O novo contrato abrange quatro épocas, com inicio já na próxima, a uma média de 3,65 milhões de euros por época.

Quanto aos contratos anteriores com a Olivedesportos, o penúltimo previa proveitos globais de 32,25 milhões de euros para quatro épocas (2005/06 a 2008/09), o que significava cerca de 8 milhões de euros por época.
No último contrato, em vigor até 2013/14, houve um incremento de 2,3 milhões de euros por época, ou seja, o contrato actual prevê um valor global de 51,75 milhões de euros para as épocas 2009/10 a 2013/14.

No contrato agora assinado e que irá entrar em vigor na época 2014/15, a PPTV – Publicidade de Portugal e Televisão S.A. (sociedade integrada no Grupo Controlinveste), assume a posição contratual da Olivedesportos – Publicidade, Televisão e Media, S.A. e, por aquilo que percebi, irá pagar cerca de 20,5 milhões de euros pelos jogos do campeonato em cada uma das quatro épocas (de 2014/15 a 2017/18) abrangidas pelo prolongamento do contrato.

82,8 milhões de euros pelos 60 jogos do campeonato que o FC Porto irá disputar na qualidade de equipa visitada (15 jogos vezes 4 épocas) é muito ou pouco?

Depende de como for feita a análise.

i) comparando com o contrato anterior – é praticamente a duplicação do valor.

ii) valor por jogo – duvido que no mercado português haja algum outro player que oferecesse mais do que 1,38 milhões de euros por jogo (82,8 / 60).

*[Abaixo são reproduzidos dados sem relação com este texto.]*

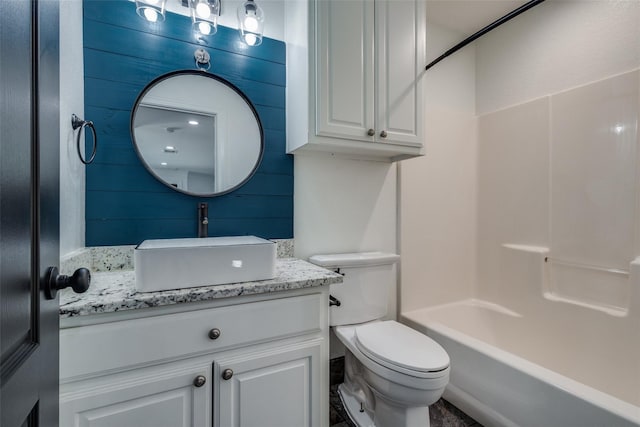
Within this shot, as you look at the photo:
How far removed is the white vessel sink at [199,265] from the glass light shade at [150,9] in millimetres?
1024

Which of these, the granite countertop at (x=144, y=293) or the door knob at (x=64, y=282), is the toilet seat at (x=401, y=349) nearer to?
the granite countertop at (x=144, y=293)

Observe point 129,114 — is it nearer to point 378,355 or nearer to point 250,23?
point 250,23

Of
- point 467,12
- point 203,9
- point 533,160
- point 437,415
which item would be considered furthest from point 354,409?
point 467,12

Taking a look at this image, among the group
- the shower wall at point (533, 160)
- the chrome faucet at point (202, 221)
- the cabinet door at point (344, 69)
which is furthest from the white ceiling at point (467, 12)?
the chrome faucet at point (202, 221)

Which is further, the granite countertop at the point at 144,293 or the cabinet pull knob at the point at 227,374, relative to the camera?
the cabinet pull knob at the point at 227,374

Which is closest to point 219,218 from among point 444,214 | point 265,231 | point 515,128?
point 265,231

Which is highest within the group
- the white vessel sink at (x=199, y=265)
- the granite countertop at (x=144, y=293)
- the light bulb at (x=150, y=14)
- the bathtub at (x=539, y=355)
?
the light bulb at (x=150, y=14)

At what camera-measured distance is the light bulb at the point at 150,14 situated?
1.27m

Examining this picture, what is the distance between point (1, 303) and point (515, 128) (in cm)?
251

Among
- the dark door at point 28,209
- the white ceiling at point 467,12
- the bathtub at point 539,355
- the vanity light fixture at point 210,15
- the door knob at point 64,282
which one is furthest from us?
the white ceiling at point 467,12

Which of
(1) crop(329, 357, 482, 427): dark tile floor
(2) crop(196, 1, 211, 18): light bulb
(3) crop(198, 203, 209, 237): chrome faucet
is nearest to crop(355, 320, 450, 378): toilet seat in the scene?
(1) crop(329, 357, 482, 427): dark tile floor

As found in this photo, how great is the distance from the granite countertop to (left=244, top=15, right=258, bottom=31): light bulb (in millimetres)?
1213

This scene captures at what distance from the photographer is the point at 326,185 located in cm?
171

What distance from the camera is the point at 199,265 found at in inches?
39.2
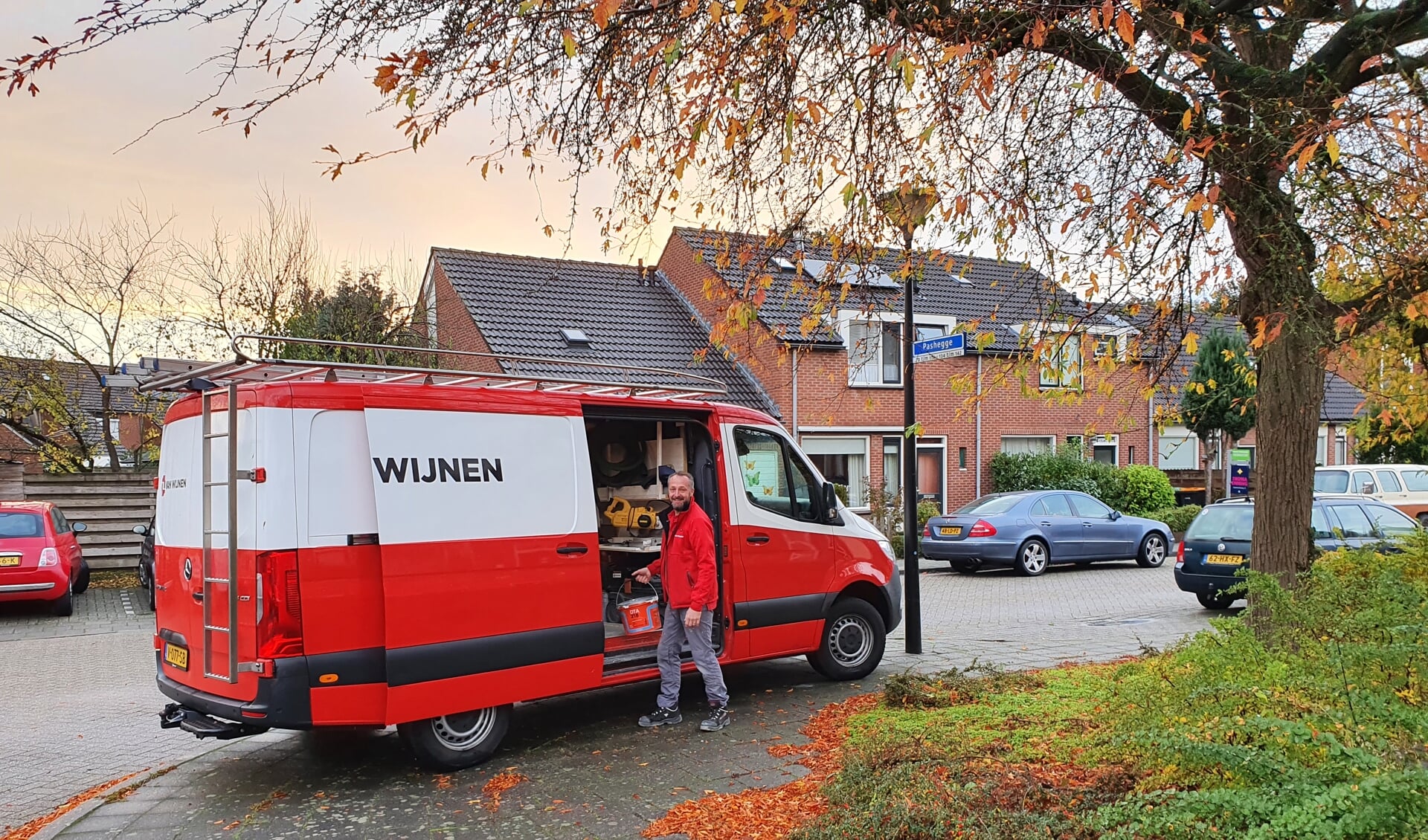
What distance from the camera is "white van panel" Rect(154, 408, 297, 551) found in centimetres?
543

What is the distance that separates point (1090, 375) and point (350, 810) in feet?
17.7

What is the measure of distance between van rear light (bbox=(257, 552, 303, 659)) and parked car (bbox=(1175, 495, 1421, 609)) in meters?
11.0

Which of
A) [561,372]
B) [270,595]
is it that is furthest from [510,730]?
[561,372]

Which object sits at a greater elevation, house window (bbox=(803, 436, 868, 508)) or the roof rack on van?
the roof rack on van

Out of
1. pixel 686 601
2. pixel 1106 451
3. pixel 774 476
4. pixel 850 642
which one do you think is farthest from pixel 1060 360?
pixel 1106 451

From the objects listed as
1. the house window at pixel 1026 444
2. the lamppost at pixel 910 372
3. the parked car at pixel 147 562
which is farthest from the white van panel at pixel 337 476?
the house window at pixel 1026 444

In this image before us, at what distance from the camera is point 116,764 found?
679 centimetres

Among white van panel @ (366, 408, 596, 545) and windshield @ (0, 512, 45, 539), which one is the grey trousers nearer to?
white van panel @ (366, 408, 596, 545)

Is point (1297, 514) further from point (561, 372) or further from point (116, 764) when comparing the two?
point (561, 372)

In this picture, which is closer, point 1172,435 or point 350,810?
point 350,810

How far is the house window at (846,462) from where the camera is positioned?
930 inches

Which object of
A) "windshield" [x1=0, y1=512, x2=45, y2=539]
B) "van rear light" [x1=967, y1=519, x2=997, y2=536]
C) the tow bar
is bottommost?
the tow bar

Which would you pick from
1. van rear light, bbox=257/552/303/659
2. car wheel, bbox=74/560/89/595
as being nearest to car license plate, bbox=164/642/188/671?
van rear light, bbox=257/552/303/659

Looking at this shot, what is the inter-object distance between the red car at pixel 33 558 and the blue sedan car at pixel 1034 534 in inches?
540
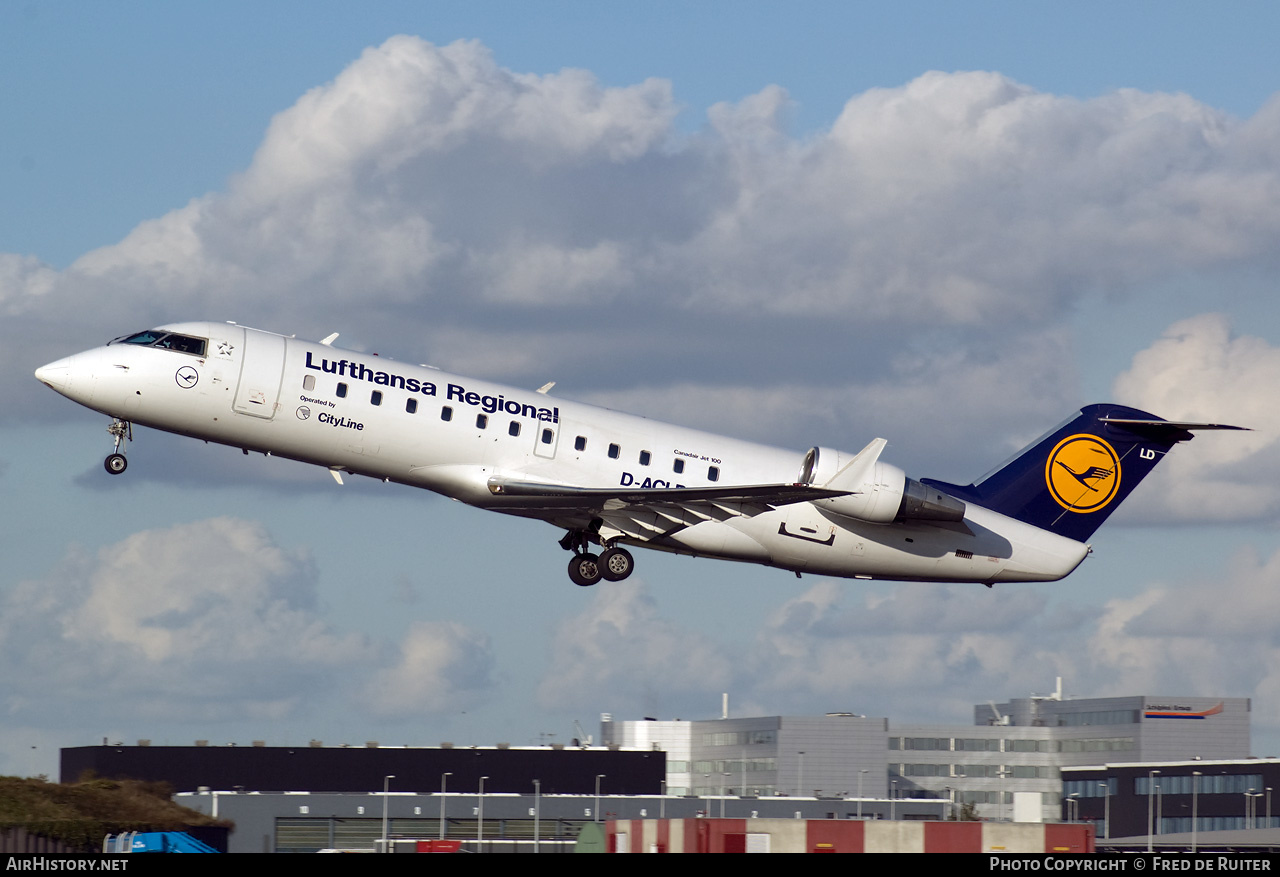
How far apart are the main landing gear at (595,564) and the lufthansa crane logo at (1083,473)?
942 cm

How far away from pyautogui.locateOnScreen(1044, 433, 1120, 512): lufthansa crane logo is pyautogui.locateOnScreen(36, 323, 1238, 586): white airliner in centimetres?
5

iii) comparando com o que irão receber Sporting e slb – Esta é a grande questão, mas para a qual ainda não temos resposta. O slb diz que não vende por menos de 40 milhões de euros por época, mas vamos ver se alguém paga esse valor.

O contrato com a PPTV abrange a cedência, em regime de exclusividade, dos direitos de transmissão televisiva para território nacional e internacional. Contudo, no comunicado para a CMVM, é expressamente referido que a SAD poderá, sujeita a determinados termos e condições já acordadas, utilizar os direitos televisivos no âmbito do canal televisivo que venha a ser criado pelo Futebol Clube do Porto e/ou pela Futebol Clube do Porto – Futebol, SAD. Ora, este aspecto parece-me muito importante, sendo revelador da forte aposta que o FC Porto pretende fazer no Porto Canal.

Com o país a atravessar uma crise profunda, que não se sabe muito bem quanto tempo irá durar, nem quais as consequências a médio prazo (desemprego? carga fiscal sobre as pessoas e empresas? poder de compra? endividamento das famílias?), parece-me boa política a renovação em alta destes contratos, ambos por valores significativos para a realidade portuguesa, os quais garantem receitas seguras para anos que se antevêem muito difíceis e, inclusivamente, permitem que a SAD os possa usar como garantias no acesso ao crédito bancário.

domingo, 9 de janeiro de 2011

Sombrero vueltiao


No final do jogo, a propósito dos dois golos que marcou e da comemoração do segundo com um sombrero vueltiao, Freddy Guarín afirmou o seguinte:
"Foi muito importante para mim. Foi um amigo, Arturo, da aldeia onde nasci, que mo deu. É um chapéu típico do meu país."


Recentemente falei aqui no assunto. É um desperdício ter no plantel três internacionais colombianos e não tirar partido disso, nomeadamente em termos de promoção da marca FC Porto no mercado sul-americano (principalmente na Colômbia e Venezuela). Evidentemente, não seria um negócio para dar lucro imediato, mas sim algo inserido numa estratégia global de expansão da marca FC Porto, cujo primeiro passo é a divulgação (semear), para mais tarde então apostar no merchandising e no negócio dos produtos televisivos (colher).

Mas para além dos aspectos desportivos, há também o potencial turístico que poderia ser explorado. Não haveria hipótese de serem desenhados protocolos com as entidades que promovem o turismo da Colômbia na Europa, bem como, o turismo português (e mais particularmente do Porto e Norte) no mercado sul-americano?